Scene question records:
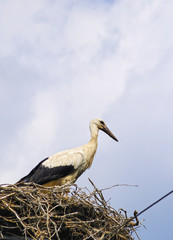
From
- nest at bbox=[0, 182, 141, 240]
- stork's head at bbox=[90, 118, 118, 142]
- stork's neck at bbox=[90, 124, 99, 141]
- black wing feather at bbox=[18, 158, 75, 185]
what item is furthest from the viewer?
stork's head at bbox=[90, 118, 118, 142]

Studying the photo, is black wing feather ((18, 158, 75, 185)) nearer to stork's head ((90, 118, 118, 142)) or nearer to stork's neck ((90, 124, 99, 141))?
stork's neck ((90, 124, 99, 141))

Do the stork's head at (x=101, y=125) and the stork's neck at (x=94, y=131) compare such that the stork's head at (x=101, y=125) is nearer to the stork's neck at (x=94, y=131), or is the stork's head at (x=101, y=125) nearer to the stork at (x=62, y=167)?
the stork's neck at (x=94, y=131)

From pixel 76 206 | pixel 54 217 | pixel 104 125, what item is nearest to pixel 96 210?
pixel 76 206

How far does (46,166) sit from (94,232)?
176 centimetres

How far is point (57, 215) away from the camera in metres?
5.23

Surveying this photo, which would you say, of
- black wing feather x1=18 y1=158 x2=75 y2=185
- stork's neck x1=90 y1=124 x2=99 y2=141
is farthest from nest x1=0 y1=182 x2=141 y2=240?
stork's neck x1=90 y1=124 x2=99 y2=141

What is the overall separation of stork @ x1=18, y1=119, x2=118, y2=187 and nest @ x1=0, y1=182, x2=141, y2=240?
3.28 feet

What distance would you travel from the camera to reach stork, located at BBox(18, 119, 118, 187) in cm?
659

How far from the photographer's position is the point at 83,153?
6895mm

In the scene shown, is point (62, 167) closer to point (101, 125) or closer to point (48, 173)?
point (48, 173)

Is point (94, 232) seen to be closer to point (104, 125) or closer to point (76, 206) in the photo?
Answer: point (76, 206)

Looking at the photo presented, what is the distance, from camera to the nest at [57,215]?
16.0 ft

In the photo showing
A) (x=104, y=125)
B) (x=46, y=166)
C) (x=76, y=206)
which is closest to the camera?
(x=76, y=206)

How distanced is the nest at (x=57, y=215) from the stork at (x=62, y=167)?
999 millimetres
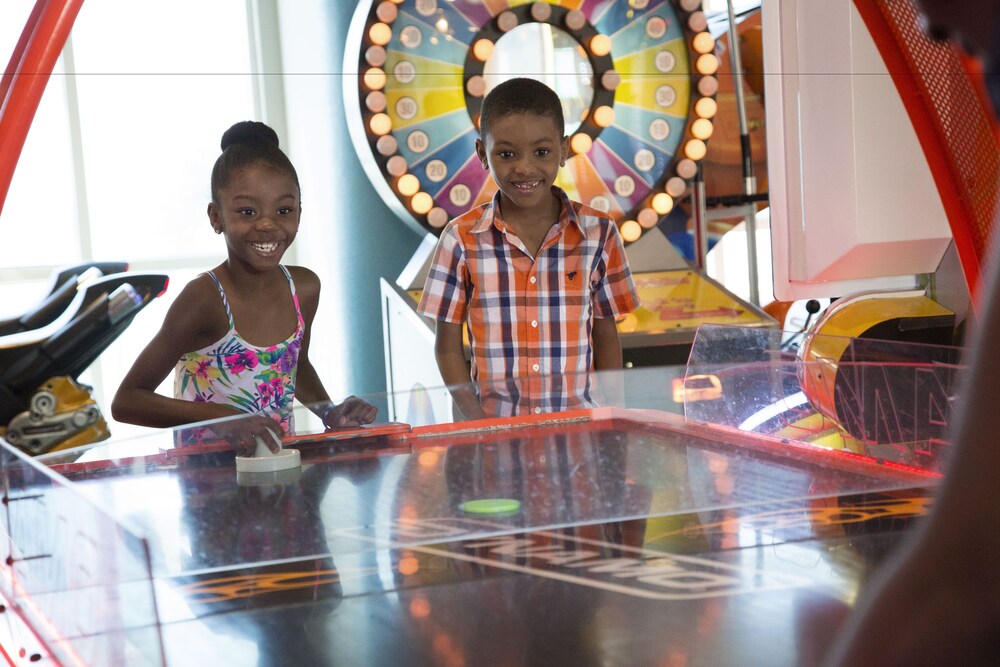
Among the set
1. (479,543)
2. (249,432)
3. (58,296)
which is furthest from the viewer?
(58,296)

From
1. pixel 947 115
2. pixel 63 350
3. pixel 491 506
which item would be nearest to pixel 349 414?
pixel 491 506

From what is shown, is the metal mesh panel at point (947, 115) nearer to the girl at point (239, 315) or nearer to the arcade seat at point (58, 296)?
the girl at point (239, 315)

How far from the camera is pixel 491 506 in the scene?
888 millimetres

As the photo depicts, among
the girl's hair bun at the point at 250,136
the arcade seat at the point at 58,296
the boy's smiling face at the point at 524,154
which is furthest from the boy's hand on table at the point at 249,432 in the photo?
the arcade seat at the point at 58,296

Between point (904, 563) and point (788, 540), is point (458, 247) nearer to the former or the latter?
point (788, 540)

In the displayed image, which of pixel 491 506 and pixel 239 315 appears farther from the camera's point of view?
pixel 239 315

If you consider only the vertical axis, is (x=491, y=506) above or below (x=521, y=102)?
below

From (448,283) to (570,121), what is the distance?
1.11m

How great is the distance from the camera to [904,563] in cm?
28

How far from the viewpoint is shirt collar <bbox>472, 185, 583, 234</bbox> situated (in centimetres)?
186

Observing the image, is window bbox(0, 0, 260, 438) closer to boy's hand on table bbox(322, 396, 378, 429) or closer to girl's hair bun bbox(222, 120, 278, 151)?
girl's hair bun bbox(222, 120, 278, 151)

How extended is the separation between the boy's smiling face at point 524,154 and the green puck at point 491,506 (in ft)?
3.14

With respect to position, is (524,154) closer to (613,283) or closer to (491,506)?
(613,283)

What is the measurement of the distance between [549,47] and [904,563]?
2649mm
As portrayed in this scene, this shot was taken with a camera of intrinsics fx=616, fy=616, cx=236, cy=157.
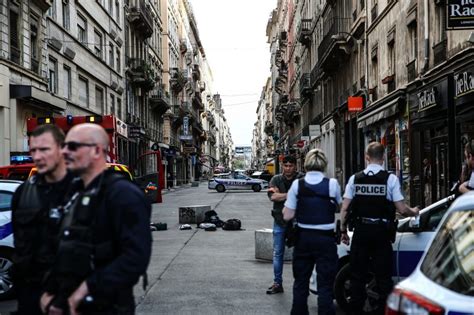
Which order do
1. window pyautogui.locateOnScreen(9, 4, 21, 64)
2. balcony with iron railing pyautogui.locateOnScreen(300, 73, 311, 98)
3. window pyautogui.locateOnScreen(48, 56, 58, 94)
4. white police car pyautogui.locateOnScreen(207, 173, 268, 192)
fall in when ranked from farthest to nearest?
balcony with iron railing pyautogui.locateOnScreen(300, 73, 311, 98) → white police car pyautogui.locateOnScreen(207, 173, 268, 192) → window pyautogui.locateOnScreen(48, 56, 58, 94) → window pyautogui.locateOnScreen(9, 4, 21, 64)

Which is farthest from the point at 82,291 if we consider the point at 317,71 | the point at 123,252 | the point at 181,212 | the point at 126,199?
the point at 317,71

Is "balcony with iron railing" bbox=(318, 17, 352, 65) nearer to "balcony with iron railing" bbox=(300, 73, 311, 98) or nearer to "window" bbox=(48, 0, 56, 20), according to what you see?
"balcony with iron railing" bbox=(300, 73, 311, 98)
--
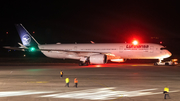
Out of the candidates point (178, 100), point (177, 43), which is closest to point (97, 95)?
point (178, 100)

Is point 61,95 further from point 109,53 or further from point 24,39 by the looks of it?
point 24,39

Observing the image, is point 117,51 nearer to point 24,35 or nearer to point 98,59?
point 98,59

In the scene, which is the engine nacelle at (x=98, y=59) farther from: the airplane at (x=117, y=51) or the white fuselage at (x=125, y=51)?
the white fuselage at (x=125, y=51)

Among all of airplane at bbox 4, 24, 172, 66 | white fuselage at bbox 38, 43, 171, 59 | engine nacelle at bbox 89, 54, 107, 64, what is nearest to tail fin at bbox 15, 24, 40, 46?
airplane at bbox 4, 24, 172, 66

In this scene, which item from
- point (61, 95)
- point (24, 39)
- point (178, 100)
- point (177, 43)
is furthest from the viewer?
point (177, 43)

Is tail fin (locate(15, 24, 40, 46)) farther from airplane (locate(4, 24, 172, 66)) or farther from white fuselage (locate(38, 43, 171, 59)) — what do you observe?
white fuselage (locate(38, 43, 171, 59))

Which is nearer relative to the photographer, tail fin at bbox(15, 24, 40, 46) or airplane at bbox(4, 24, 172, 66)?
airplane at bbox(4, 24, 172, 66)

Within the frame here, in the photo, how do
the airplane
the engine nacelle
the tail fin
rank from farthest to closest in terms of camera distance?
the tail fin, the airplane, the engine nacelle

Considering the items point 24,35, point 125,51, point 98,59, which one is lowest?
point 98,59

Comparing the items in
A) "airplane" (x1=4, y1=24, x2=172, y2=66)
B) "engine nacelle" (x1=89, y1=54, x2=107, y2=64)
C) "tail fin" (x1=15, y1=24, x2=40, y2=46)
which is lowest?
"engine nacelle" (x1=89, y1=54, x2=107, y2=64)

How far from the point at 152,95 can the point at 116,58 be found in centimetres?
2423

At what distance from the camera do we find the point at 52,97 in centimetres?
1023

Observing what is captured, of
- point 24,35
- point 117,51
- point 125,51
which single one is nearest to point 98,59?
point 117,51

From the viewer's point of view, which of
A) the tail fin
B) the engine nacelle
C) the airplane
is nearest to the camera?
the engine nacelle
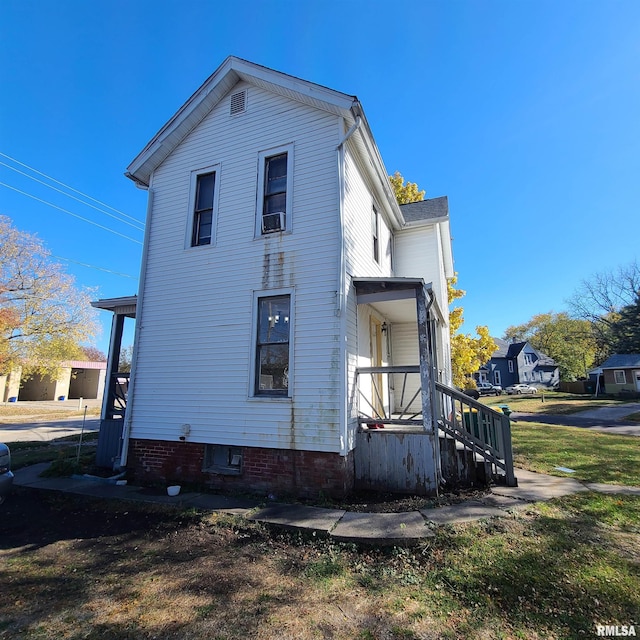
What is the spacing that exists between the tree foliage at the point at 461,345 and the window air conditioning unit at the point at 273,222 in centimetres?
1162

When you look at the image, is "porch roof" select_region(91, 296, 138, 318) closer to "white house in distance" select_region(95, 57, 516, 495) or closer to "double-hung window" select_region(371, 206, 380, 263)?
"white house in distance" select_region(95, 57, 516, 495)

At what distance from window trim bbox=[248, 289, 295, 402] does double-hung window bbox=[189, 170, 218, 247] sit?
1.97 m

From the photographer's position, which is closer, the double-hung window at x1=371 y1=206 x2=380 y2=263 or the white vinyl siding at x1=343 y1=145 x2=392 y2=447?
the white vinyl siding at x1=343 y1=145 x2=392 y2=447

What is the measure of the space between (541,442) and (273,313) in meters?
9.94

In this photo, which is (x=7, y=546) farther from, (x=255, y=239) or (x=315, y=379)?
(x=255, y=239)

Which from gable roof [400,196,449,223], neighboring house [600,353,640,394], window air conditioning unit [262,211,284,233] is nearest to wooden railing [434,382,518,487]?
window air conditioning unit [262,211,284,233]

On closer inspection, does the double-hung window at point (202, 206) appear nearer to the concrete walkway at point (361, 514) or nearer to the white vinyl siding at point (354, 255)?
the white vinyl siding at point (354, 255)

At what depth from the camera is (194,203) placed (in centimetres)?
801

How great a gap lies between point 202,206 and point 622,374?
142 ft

REQUIREMENTS:
Reproduce the lines between the line holding "Studying the photo, is" and the line holding "176 centimetres", inclusive.

EXERCISE ANSWER:
Studying the photo, is black wing feather ((18, 158, 75, 185)) nearer to stork's head ((90, 118, 118, 142)) or nearer to stork's neck ((90, 124, 99, 141))?
stork's neck ((90, 124, 99, 141))

Do the stork's head at (x=101, y=125) and the stork's neck at (x=94, y=131) compare such that the stork's head at (x=101, y=125) is nearer to the stork's neck at (x=94, y=131), or is the stork's head at (x=101, y=125) nearer to the stork at (x=62, y=167)?
the stork's neck at (x=94, y=131)

From pixel 76 206 | pixel 54 217 | pixel 104 125, what item is nearest to pixel 96 210?
pixel 76 206

How far does (46,166) sit from (94,232)?
176 centimetres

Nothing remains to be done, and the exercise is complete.